Streaming is supported; deltas are buffered into sentence-level chunks before translation.
Tool / function calls and structured-output JSON are preserved verbatim.

# Translate user content while keeping tool calls intact.
curl https://www.velahub.ai/v1/chat/completions \
  -H "Authorization: Bearer vh-live-..." \
  -H "X-Velahub-Translate: 1" \
  -d '{
    "model":"claude-sonnet-4-6",
    "stream":true,
    "messages":[{"role":"user","content":"weather in SF?"}],
    "tools":[{"type":"function","function":{"name":"get_weather",
              "parameters":{"type":"object","properties":{"city":{"type":"string"}}}}}]
  }'

Bring your own key (BYOK)

Already have a contract with OpenAI, Anthropic or another upstream? Upload your key to Velahub and route traffic through it with X-Velahub-BYOK: 1. You still get Velahub's logging, headers and dashboards, but the upstream bill goes to your account.

Keys are encrypted at rest and only decrypted in memory for the call.
Velahub charges a flat per-call gateway fee for BYOK requests; no margin on tokens.
You can upload one key per provider per workspace and rotate it at any time.

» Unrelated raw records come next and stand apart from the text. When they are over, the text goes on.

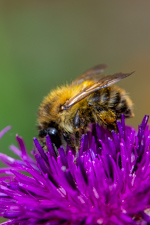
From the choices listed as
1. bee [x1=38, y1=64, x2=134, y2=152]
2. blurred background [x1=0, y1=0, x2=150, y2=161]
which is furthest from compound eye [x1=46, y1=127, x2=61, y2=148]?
blurred background [x1=0, y1=0, x2=150, y2=161]

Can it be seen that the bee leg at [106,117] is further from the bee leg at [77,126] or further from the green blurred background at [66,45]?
the green blurred background at [66,45]

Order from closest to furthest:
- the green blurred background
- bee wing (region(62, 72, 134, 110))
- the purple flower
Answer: the purple flower → bee wing (region(62, 72, 134, 110)) → the green blurred background

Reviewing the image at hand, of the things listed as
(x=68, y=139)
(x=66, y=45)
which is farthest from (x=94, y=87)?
(x=66, y=45)

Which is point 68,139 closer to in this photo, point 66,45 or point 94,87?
point 94,87

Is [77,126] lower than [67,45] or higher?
lower

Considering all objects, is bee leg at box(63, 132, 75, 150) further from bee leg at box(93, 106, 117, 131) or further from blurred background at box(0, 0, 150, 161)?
blurred background at box(0, 0, 150, 161)

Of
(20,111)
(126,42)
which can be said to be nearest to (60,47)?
(126,42)

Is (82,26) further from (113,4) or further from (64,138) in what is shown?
(64,138)
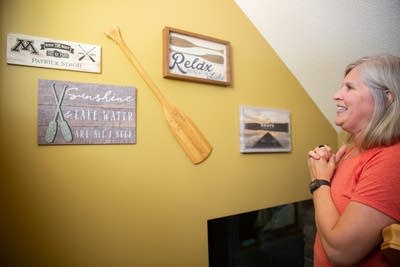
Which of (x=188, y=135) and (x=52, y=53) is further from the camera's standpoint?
(x=188, y=135)

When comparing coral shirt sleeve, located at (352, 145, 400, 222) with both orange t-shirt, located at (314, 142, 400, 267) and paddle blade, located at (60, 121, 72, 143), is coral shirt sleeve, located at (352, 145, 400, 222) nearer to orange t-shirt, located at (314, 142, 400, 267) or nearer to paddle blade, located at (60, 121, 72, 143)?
orange t-shirt, located at (314, 142, 400, 267)

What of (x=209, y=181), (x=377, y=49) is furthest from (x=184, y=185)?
(x=377, y=49)

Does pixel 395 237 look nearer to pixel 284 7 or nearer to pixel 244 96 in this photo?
pixel 244 96

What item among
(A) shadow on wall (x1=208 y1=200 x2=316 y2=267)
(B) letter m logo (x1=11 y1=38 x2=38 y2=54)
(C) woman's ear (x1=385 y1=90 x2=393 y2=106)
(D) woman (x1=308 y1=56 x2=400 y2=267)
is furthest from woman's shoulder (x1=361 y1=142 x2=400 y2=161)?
(B) letter m logo (x1=11 y1=38 x2=38 y2=54)

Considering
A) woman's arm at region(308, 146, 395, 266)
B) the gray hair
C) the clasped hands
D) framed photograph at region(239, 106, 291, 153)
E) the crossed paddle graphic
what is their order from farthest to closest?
framed photograph at region(239, 106, 291, 153) < the crossed paddle graphic < the clasped hands < the gray hair < woman's arm at region(308, 146, 395, 266)

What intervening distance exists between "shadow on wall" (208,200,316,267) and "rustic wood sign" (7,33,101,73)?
30.6 inches

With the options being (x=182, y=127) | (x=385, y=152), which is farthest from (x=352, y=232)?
(x=182, y=127)

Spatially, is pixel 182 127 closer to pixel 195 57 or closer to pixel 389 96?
pixel 195 57

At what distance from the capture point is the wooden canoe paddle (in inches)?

# Upload a key (one-time, via a management key — see Management keys).
curl https://www.velahub.ai/v1/byok/keys \
  -H "Authorization: Bearer vh-mgmt-..." \
  -d '{"provider":"openai","api_key":"sk-...","label":"my OpenAI"}'

# Use the uploaded key on a regular API call.
curl https://www.velahub.ai/v1/chat/completions \
  -H "Authorization: Bearer vh-live-..." \
  -H "X-Velahub-BYOK: 1" \
  -d '{"model":"gpt-4o","messages":[{"role":"user","content":"hi"}]}'

Management keys

Management keys (vh-mgmt-...) authenticate the account / management API programmatically — manage inference keys, query usage / generations, and upload BYOK keys — without exposing your browser session. Mint and revoke them in the dashboard under Management keys.

A management key authenticates the account endpoints only; it cannot make LLM calls — use a regular API key (vh-live-...) for inference.
A regular API key (vh-live-...) calls models but cannot manage your account.

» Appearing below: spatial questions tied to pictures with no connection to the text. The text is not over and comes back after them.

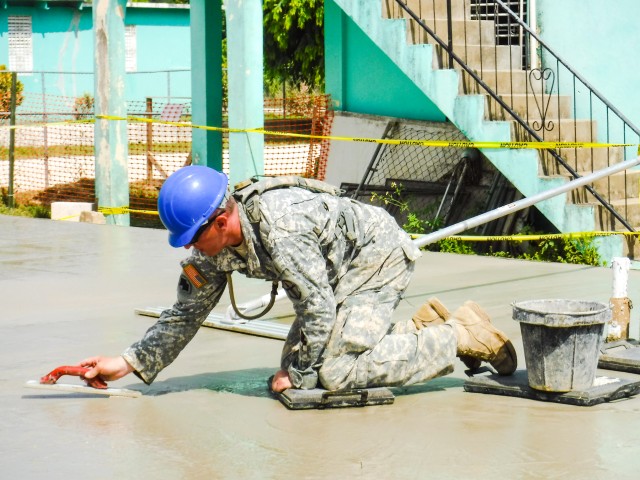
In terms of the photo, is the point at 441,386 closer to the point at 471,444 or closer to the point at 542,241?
the point at 471,444

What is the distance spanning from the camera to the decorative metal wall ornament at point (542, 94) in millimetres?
12516

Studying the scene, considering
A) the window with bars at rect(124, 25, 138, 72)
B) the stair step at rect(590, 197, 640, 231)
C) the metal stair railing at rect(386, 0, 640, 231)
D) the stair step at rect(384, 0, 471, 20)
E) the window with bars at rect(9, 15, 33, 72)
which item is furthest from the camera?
the window with bars at rect(124, 25, 138, 72)

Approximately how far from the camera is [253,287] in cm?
941

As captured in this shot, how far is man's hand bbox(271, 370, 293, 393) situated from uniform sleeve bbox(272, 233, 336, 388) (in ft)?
0.96

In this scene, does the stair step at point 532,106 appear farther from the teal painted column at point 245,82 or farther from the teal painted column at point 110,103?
the teal painted column at point 110,103

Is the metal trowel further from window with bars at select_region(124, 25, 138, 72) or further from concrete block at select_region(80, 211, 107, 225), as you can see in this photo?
window with bars at select_region(124, 25, 138, 72)

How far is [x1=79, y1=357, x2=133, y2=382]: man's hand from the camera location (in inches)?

# Create a new inference API key with a management key.
curl https://www.velahub.ai/v1/management-keys \
  -H "Authorization: Bearer vh-mgmt-..." \
  -d '{"name":"new inference key"}'

# Query your recent usage with a management key.
curl https://www.velahub.ai/v1/usage/recent \
  -H "Authorization: Bearer vh-mgmt-..."

Response headers

Every response — streaming or not — carries a uniform set of Velahub headers so you can attribute cost, debug routing and reconcile billing without parsing the body.

x-velahub-request-id        # Canonical id; quote it in support requests.
x-velahub-cost-microcents   # Total cost of this call in microcents.
x-velahub-tokens-input
x-velahub-tokens-output
x-velahub-tokens-cache-read
x-velahub-tokens-cache-creation
x-velahub-tokens-reasoning
x-velahub-billed-model      # May differ from requested model if fallback fired.

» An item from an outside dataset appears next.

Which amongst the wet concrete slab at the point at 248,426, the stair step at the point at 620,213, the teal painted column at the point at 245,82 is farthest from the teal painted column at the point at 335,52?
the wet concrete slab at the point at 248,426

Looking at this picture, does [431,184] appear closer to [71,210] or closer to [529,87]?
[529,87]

On streaming calls the cost / token headers are sent with the initial response, then refined in the final velahub.usage SSE event.

Rate limits & errors

Velahub passes upstream rate limits through and adds a thin layer of its own based on your plan. Limits and current usage are reported on the dashboard. The gateway uses standard HTTP status codes; the error field in the JSON body always carries a human-readable reason.

Common error responses:

401 — missing or invalid API key. Check that the Authorization header is Bearer vh-live-....
402 — wallet balance is zero or below the per-call minimum. Top up on the billing page.
403 with error.code = max_price_exceeded — the estimated cost is above your X-Velahub-Max-Price-Microcents cap.
403 with error.code = quota_exceeded — workspace daily / monthly cap reached.
404 — unknown model id or unknown request id on the generations endpoint.
429 — upstream or gateway rate limit hit. Retry after the Retry-After header value.
5xx — upstream is unhealthy. The same request will be retried automatically if you set X-Velahub-Fallback-Models.